Muhammadu Buhari et son homologue le souverain chérifien Mohamed VI, travaillent à la construction du Gazoduc qui traversera toute l'Afrique de l'ouest pour déboucher au Maroc, et en occident probablement

Muhammadu Buhari et Mohamed VI : deux chefs d'Etat, une vision

énergie


C’est une nouvelle ère de coopération entre le Maroc et le Nigéria. Au cours de sa visite au mois de juin au Maroc, Muhammadu Buhari, président du Nigeria et le Roi Mohammed VI ont convenu et signé plusieurs accords. Des projets vont naître pour concrétiser tout cela.

Depuis 2016, lors d’une visite du Roi au Maroc, ce projet de gazoduc a été lancé. L’année suivante, une étude de faisabilité a été menée puis en 2018, les lignes ont commencé par véritablement bouger. Le méga projet de gazoduc annoncé consiste à faire le pont entre les champs gaziers du Nigeria, passer par des pays de l’Afrique de l’ouest pour chuter sur l’Europe.

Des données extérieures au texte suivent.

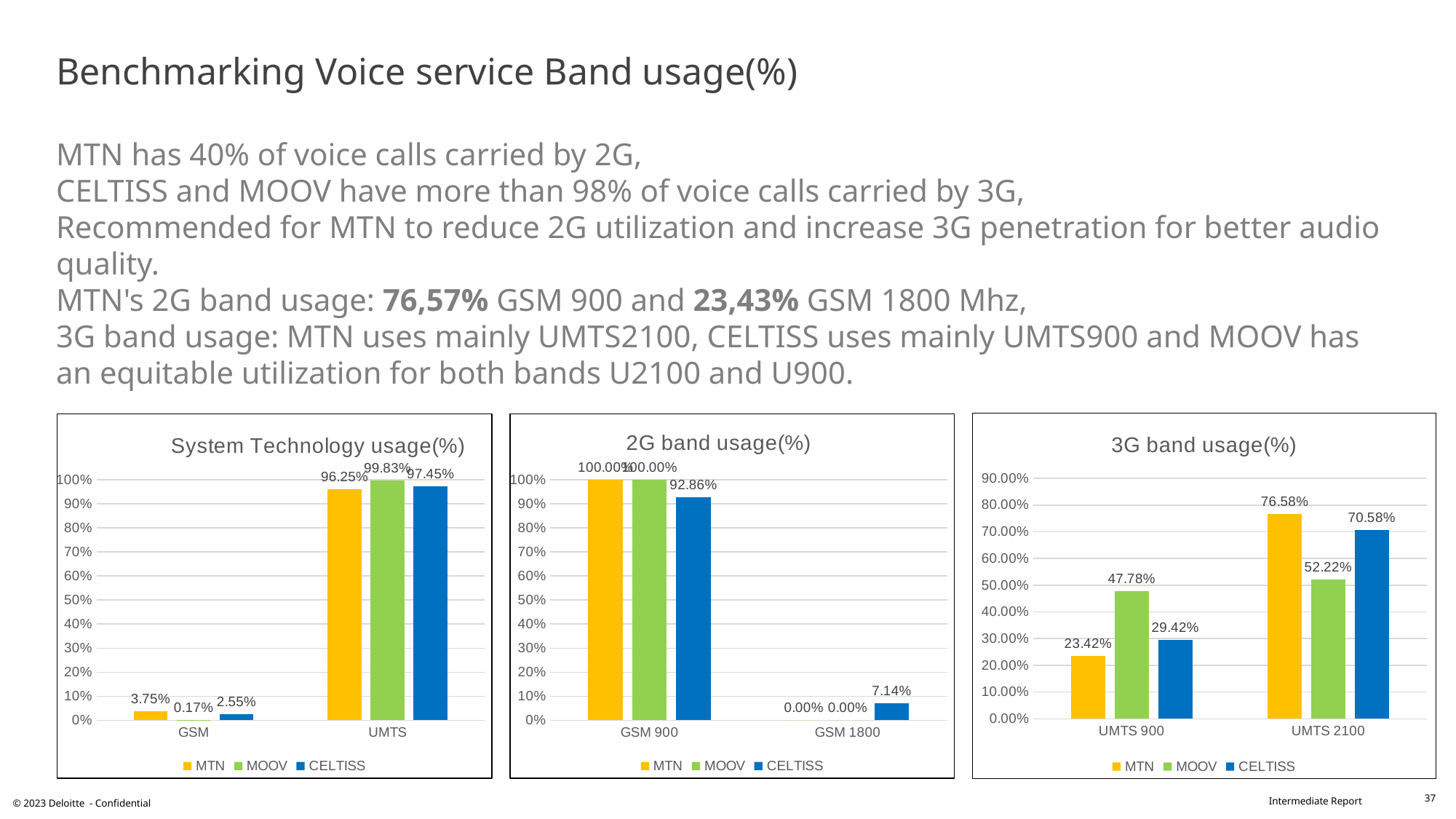
In the "System Technology usage(%)" chart, which operator has the highest value for UMTS? MOOV In the "System Technology usage(%)" chart, what is the difference between the CELTISS values for UMTS and GSM? 94.90% In the "3G band usage(%)" chart, which operator has the lowest value for UMTS 2100? MOOV In the "3G band usage(%)" chart, what is the difference between the MTN values for UMTS 2100 and UMTS 900? 53.16% In the "3G band usage(%)" chart, what is the value for MOOV in the UMTS 900 category? 47.78% In the "2G band usage(%)" chart, which operator has the highest value for GSM 1800? CELTISS How many series does the legend of the "3G band usage(%)" chart list? 3 In the "3G band usage(%)" chart, which is larger for UMTS 900: the value for CELTISS or the value for MTN? CELTISS What kind of chart is the "2G band usage(%)" chart? Bar chart In the "2G band usage(%)" chart, what is the value for MOOV in the GSM 1800 category? 0.00% In the "2G band usage(%)" chart, what is the value for CELTISS in the GSM 900 category? 92.86% In the "System Technology usage(%)" chart, what is the value for MTN in the GSM category? 3.75%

Selon nos informations, il s’agira d’étendre vers le Maroc, le gazoduc ouest-africain (GAO) fonctionnel depuis 2010 et reliant les zones gazières du sud du Nigeria au Bénin, au Togo et au Ghana. «Pour des raisons d'ordre économique, politique, juridique et sécuritaire, le choix s'est opéré sur une route combinée onshore/offshore», ont souligné des sources au sein de la direction générale de la Compagnie de pétrole nationale nigériane et au sein de l’Office national (marocain) des hydrocarbures et des mines. Il est à noter que «plusieurs tracés ont été évalués jusqu’ici. Le premier est un tracé offshore, le second est un tracé onshore qui longe la côte. Tandis que le troisième est un tracé mixte».

L’agriculture n’est pas oubliée

Le secteur agricole n’est pas le dernier de la classe. Enfin, il n’est pas oublié. Une autre convention de coopération a été signée en ces sens. Elle met beaucoup plus l’accent sur les formations professionnelles agricoles. Outre cela, un accent particulier est mis sur l’encadrement technique entre le ministère de l’Agriculture, de la Pêche maritime, du Développement rural et des Eaux et Forêts, et le ministère nigérian de l’Agriculture et du Développement rural.

En 2017, l’agriculture au Maroc, d’après des données de la Banque mondiale a contribué à 13,1% au PIB. Le pays a une agriculture considérée comme premier pourvoyeur d’emplois, loin devant les autres secteurs économiques en occupant 40 % de la population active. Un Plan Maroc vert aussi est en cours dans le pays depuis 2008 et permet d’améliorer la productivité agricole. 

Au Nigéria, le secteur agricole contribuait à 20,2% au PIB du Nigeria dans les années 2014 et 21,2% en 2016. Il fournit des emplois à plus de 70% de la population du pays. Le pays possède aussi d’importantes ressources agricoles, d’une superficie immense de terres cultivables (70,8Mha), des conditions agro-écologiques variées et deux des plus grands fleuves du continent. A l’horizon 2020, l’ambition de diversité de l’économie amène le pays à s‘orienter vers l’agro-alimentaire comme « le nouveau pétrole du pays » et sextupler les productions.